Recorded information below:

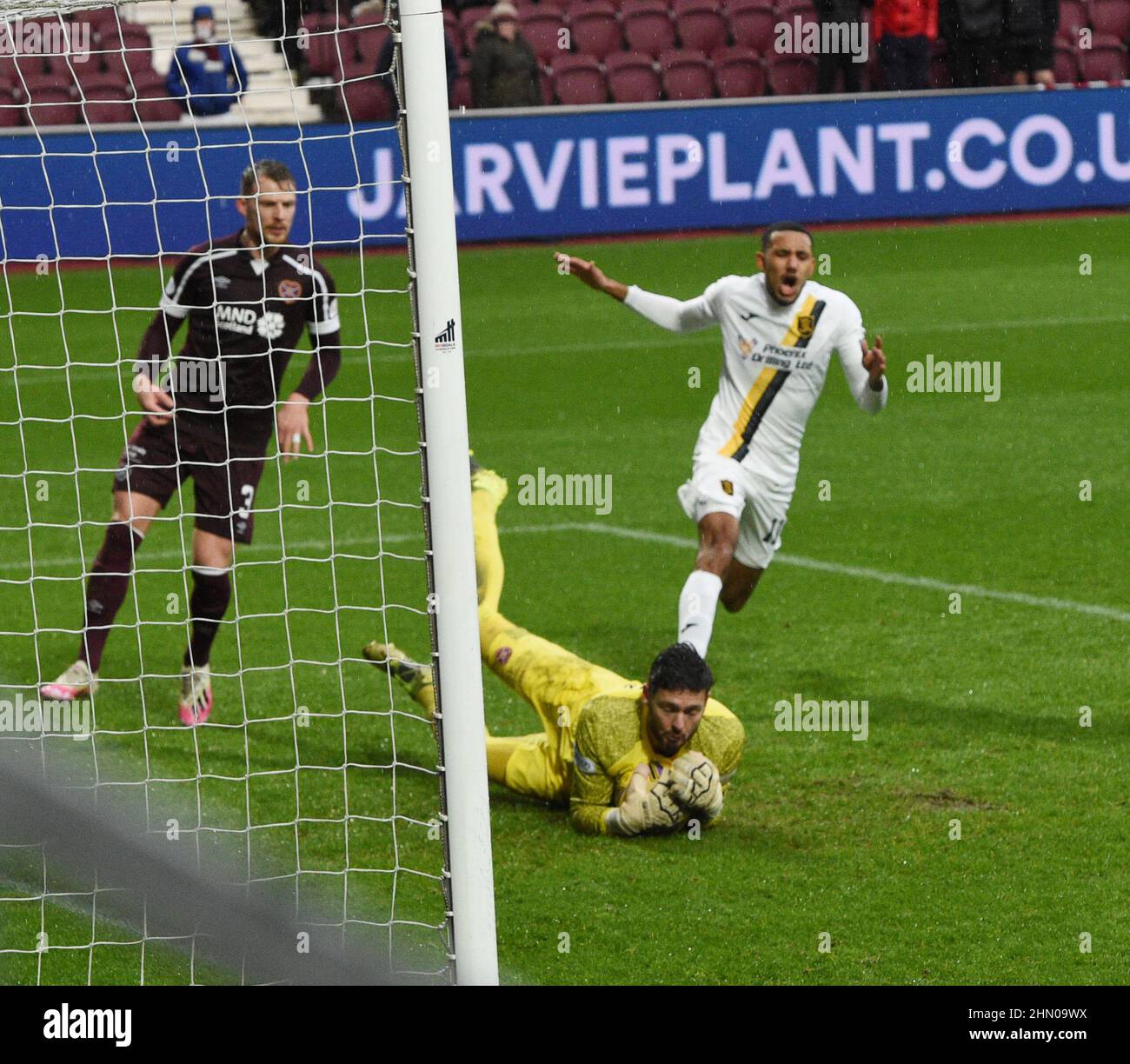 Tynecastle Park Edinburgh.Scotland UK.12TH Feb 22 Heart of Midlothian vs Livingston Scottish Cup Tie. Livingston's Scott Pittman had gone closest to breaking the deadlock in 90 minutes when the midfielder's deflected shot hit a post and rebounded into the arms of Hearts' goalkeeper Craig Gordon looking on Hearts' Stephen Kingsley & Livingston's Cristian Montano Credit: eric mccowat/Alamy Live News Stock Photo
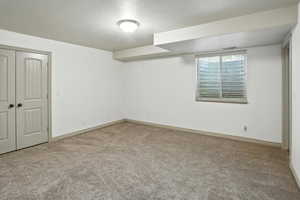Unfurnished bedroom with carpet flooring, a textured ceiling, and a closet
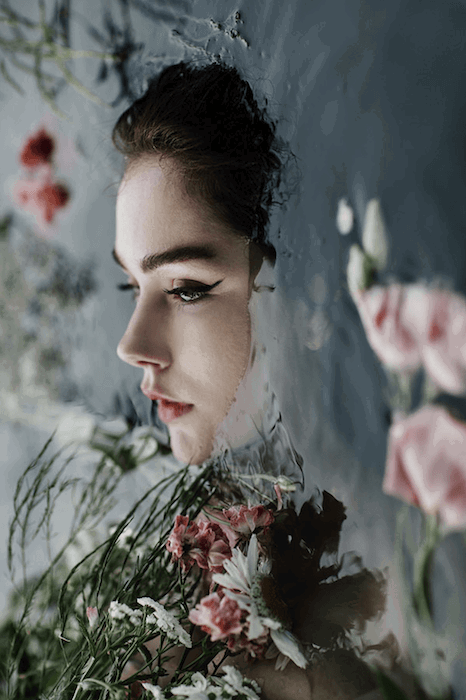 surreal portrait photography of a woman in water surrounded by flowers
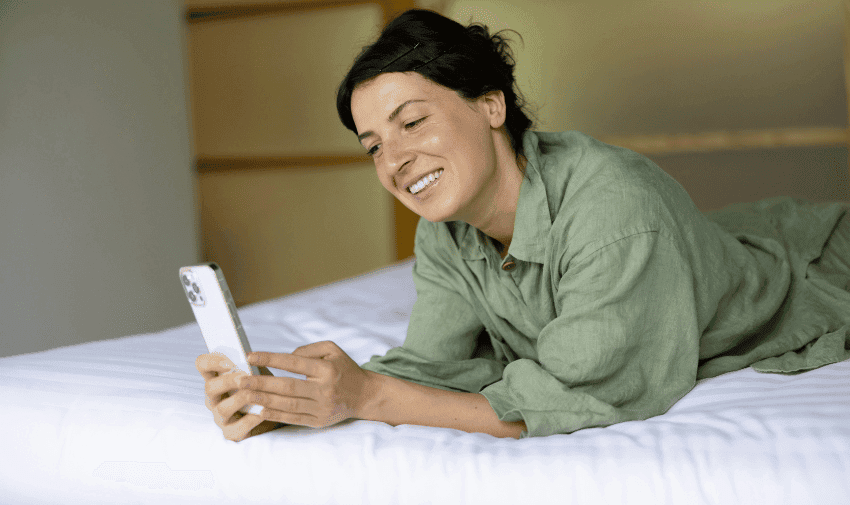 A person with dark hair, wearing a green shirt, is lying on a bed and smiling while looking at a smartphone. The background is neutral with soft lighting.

End of Recorded information.
Recorded information below:

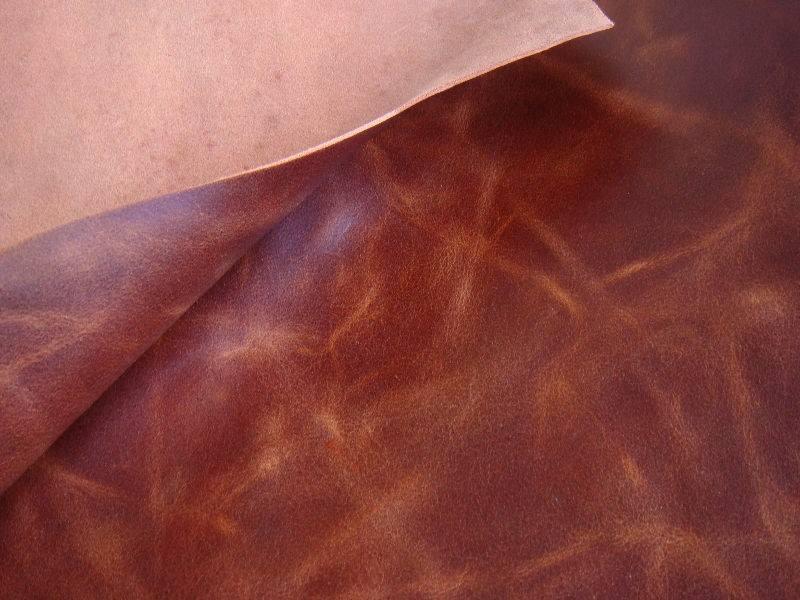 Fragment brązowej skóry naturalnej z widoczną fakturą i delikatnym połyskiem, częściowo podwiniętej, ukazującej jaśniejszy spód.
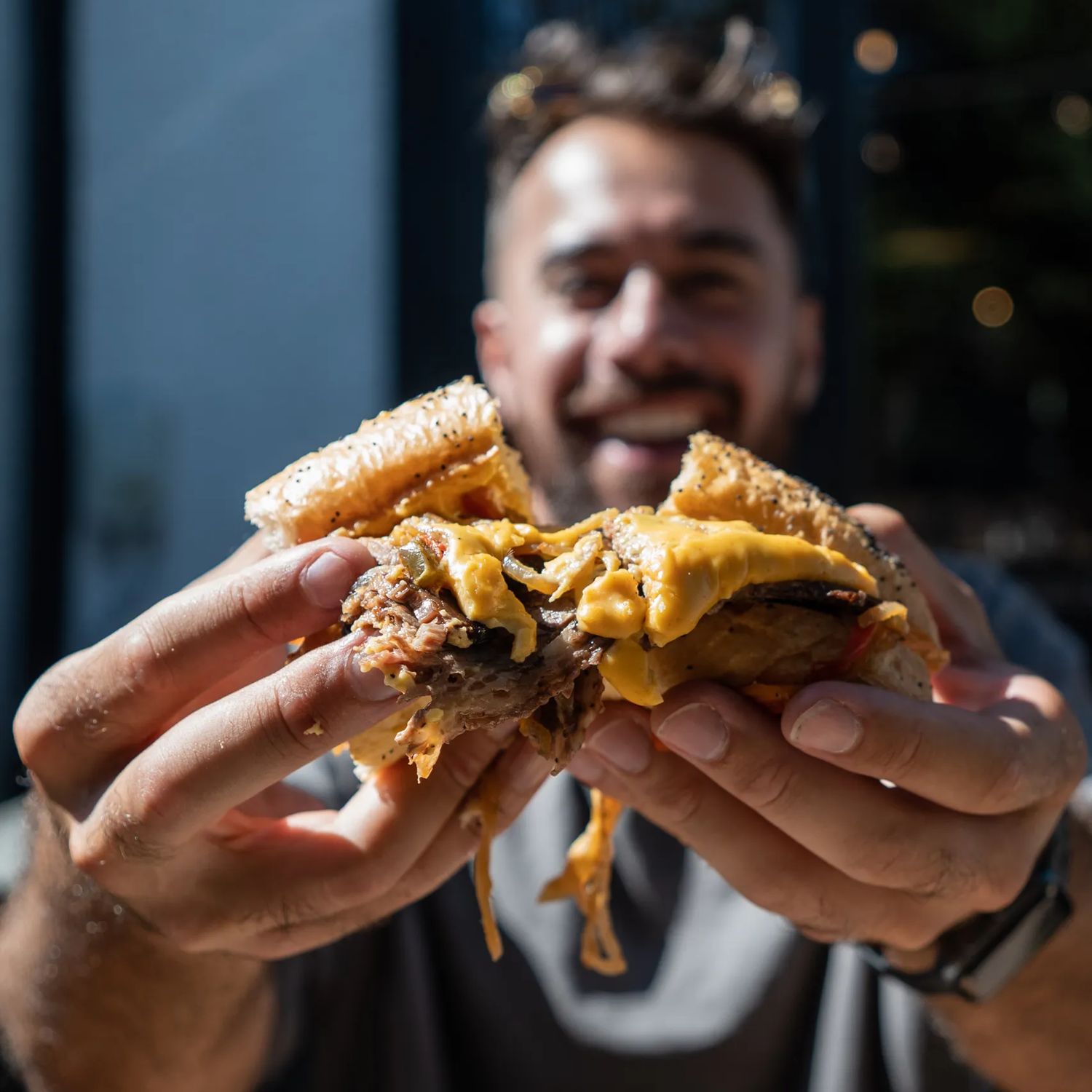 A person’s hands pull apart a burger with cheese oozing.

End of Recorded information.
Recorded information below:

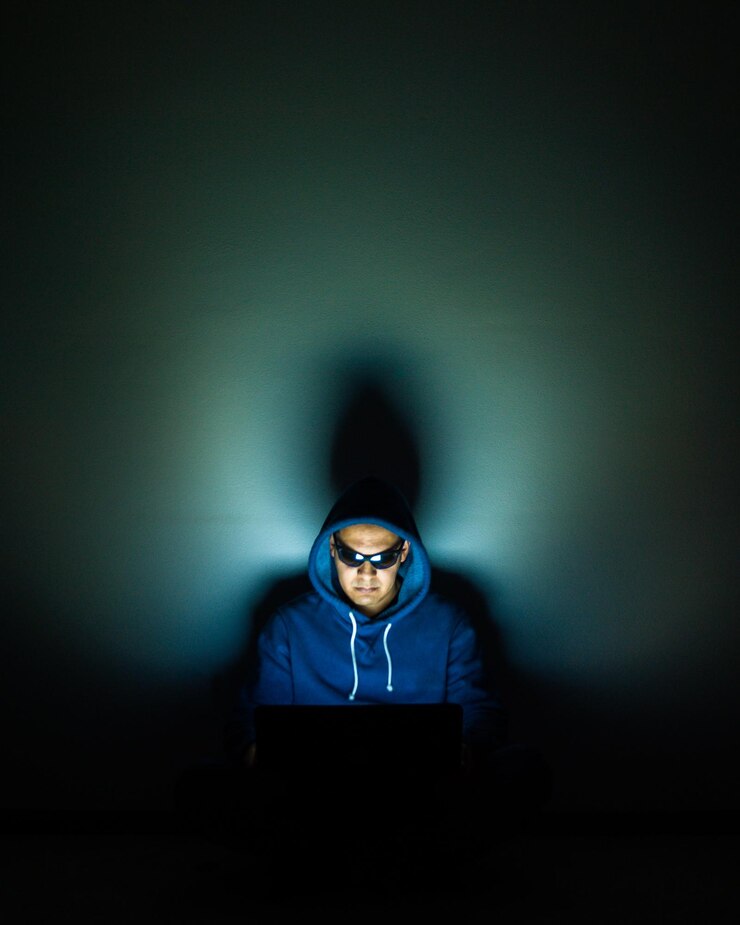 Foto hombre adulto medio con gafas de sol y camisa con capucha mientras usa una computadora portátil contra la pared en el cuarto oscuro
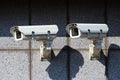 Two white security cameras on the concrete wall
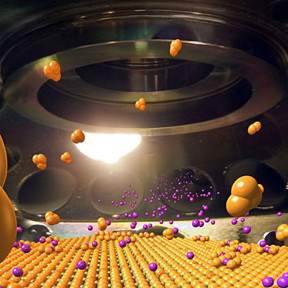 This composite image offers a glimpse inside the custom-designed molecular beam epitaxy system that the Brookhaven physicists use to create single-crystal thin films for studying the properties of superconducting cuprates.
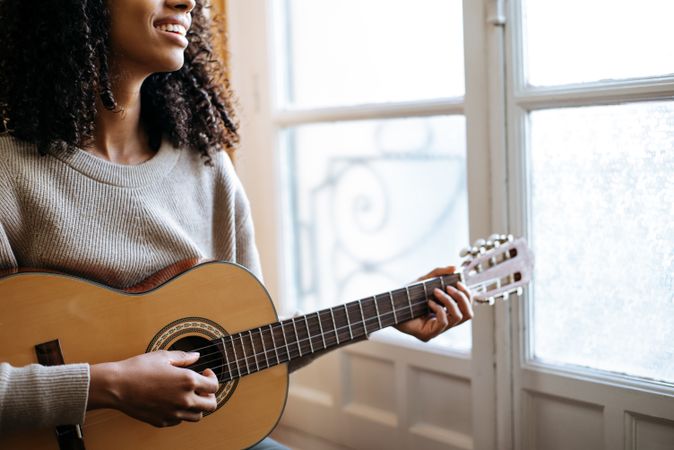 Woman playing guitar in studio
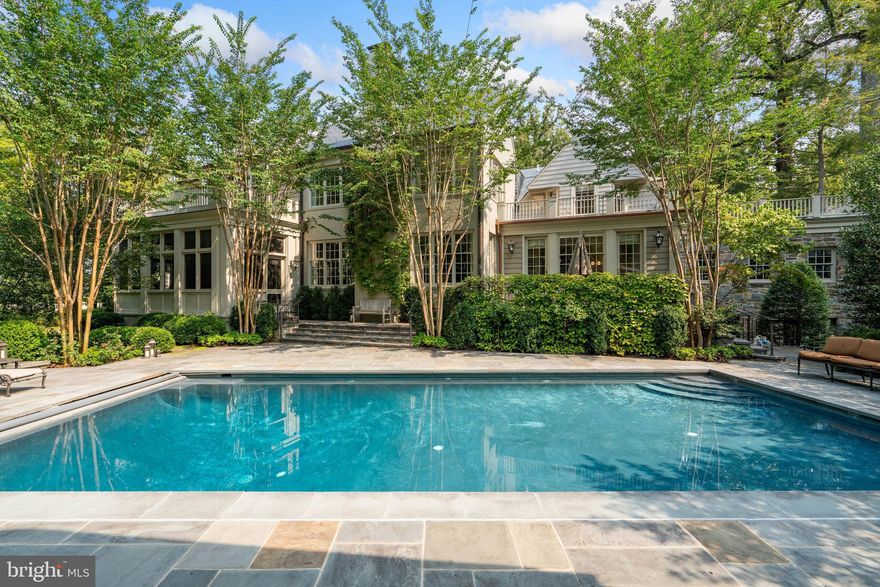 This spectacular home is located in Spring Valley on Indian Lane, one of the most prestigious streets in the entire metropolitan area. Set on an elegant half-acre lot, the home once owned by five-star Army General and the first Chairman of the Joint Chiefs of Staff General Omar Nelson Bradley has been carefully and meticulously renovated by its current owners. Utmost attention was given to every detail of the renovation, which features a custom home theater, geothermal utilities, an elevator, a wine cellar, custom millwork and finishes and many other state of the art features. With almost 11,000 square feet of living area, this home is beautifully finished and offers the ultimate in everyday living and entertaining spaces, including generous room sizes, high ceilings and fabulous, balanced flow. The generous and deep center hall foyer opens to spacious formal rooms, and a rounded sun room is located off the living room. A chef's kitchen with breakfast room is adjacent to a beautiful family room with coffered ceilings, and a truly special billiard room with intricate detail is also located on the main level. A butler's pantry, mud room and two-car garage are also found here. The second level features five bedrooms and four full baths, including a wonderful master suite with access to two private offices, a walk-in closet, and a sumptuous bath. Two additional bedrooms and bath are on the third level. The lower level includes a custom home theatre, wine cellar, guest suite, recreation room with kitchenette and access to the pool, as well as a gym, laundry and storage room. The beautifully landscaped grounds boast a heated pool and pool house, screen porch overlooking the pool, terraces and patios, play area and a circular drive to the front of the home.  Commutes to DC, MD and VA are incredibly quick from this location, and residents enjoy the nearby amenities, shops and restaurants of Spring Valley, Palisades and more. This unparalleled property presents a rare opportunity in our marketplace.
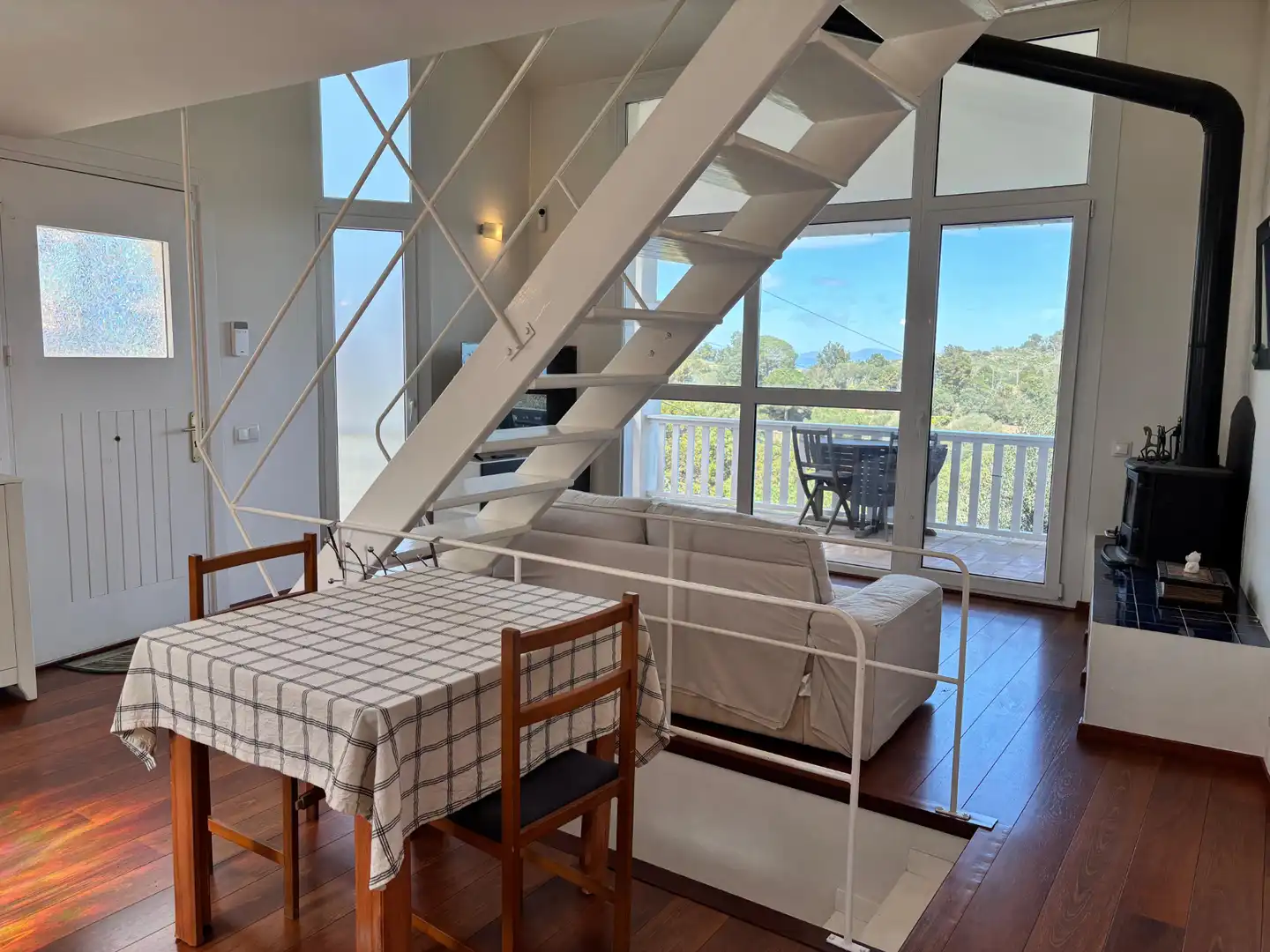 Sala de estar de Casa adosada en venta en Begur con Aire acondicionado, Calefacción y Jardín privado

End of Recorded information.

• _Exercise brief_:
In the records above, everything from the line with "Tynecastle Park Edinburgh.Scotland" down to the line with "A person with" is to be set down exactly, both ends included, with no pictures and no other lines.

• _Response to this task_:
 Tynecastle Park Edinburgh.Scotland UK.12TH Feb 22 Heart of Midlothian vs Livingston Scottish Cup Tie. Livingston's Scott Pittman had gone closest to breaking the deadlock in 90 minutes when the midfielder's deflected shot hit a post and rebounded into the arms of Hearts' goalkeeper Craig Gordon looking on Hearts' Stephen Kingsley & Livingston's Cristian Montano Credit: eric mccowat/Alamy Live News Stock Photo
Unfurnished bedroom with carpet flooring, a textured ceiling, and a closet
 surreal portrait photography of a woman in water surrounded by flowers
 A person with dark hair, wearing a green shirt, is lying on a bed and smiling while looking at a smartphone. The background is neutral with soft lighting.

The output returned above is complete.